Black Hills Corp (BKH) is a good buy for a beginner investor with a long-term strategy and $50,000-$100,000 to invest. The company demonstrates strong fundamentals, positive earnings growth, consistent dividend increases, and favorable analyst sentiment. Despite minor short-term price fluctuations, the long-term outlook is solid.
The MACD is positive and contracting, indicating a potential bullish trend. The RSI is neutral at 53.876, and moving averages are bullish (SMA_5 > SMA_20 > SMA_200). The stock is trading above its pivot point (73.857) and is near its first resistance level (R1: 75.392). Overall, the technical indicators suggest a stable to slightly bullish trend.

Think Investments' acquisition of 537,637 shares, increasing its stake by $37.32 million, signals institutional confidence.
Black Hills has increased its dividend for the 56th consecutive year, appealing to long-term investors.
Positive earnings growth guidance for 2026 ($4.25-$4.45 per share) and YoY revenue growth of 6.43% in Q4
Analyst upgrades, with BMO Capital raising the price target to $84 and maintaining an Outperform rating.
Wells Fargo's downgrade of NorthWestern Energy (NWE) on concerns about the Black Hills merger introduces some uncertainty.
Gross margin dropped by 3.17% YoY in Q4 2025, which could indicate cost pressures.
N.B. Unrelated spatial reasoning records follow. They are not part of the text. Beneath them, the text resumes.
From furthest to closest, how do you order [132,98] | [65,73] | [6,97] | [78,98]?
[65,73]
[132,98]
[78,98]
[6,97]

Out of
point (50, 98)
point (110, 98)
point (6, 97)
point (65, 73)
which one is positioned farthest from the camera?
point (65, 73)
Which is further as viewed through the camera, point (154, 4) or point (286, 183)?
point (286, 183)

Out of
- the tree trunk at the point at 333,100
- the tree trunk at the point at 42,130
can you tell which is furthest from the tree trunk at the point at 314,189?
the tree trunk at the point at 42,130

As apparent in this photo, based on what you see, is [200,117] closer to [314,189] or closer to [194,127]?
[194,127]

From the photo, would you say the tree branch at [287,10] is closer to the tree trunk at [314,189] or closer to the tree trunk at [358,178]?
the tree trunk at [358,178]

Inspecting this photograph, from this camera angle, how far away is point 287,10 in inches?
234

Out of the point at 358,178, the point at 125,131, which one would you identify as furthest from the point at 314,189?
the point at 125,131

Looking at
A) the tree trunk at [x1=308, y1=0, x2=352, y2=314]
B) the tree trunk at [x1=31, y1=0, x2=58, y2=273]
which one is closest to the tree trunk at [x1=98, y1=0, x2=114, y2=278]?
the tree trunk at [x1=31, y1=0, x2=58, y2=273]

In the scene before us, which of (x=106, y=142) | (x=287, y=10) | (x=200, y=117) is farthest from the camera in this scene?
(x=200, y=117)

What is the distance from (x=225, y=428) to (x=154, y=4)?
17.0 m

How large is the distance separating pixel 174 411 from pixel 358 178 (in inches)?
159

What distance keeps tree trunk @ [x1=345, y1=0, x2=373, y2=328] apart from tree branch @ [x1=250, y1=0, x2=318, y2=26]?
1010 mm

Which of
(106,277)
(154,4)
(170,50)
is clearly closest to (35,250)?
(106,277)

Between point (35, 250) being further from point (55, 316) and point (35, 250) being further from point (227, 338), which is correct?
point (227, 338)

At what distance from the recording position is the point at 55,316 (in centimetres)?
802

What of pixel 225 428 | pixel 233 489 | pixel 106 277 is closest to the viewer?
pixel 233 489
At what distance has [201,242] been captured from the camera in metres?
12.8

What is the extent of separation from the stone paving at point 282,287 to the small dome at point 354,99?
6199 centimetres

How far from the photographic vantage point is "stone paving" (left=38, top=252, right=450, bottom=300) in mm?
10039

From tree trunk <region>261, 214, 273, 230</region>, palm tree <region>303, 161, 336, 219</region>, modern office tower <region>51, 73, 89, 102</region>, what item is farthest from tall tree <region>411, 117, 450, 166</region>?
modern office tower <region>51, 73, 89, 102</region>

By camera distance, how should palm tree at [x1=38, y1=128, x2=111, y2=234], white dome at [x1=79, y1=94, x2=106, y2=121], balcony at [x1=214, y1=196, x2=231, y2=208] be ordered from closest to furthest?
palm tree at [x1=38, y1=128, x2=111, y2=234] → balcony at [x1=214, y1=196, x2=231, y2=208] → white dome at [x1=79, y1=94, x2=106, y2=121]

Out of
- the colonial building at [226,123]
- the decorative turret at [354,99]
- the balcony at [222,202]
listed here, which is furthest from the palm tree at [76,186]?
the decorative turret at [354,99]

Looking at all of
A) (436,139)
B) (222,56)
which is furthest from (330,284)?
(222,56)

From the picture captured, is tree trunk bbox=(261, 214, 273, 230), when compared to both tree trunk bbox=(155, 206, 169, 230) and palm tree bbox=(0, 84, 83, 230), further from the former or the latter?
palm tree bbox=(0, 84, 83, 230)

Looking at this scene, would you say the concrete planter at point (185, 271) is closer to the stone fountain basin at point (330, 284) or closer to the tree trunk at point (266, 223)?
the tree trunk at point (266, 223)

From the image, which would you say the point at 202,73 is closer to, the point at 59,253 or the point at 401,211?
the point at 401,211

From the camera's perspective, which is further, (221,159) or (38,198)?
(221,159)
In Q4 2025, revenue increased by 6.43% YoY to $635.5 million, net income rose by 7.03% YoY to $105 million, and EPS grew by 1.46% YoY to $1.39. However, gross margin declined by 3.17% YoY to 51.36%. The company also provided strong earnings guidance for 2026 ($4.25-$4.45 per share).
Analysts are generally positive on BKH. BMO Capital raised the price target to $84 and maintained an Outperform rating, citing incremental earnings potential. BofA raised the price target to $72 with a Neutral rating. Wells Fargo expressed concerns about the merger, but this appears to be an isolated view.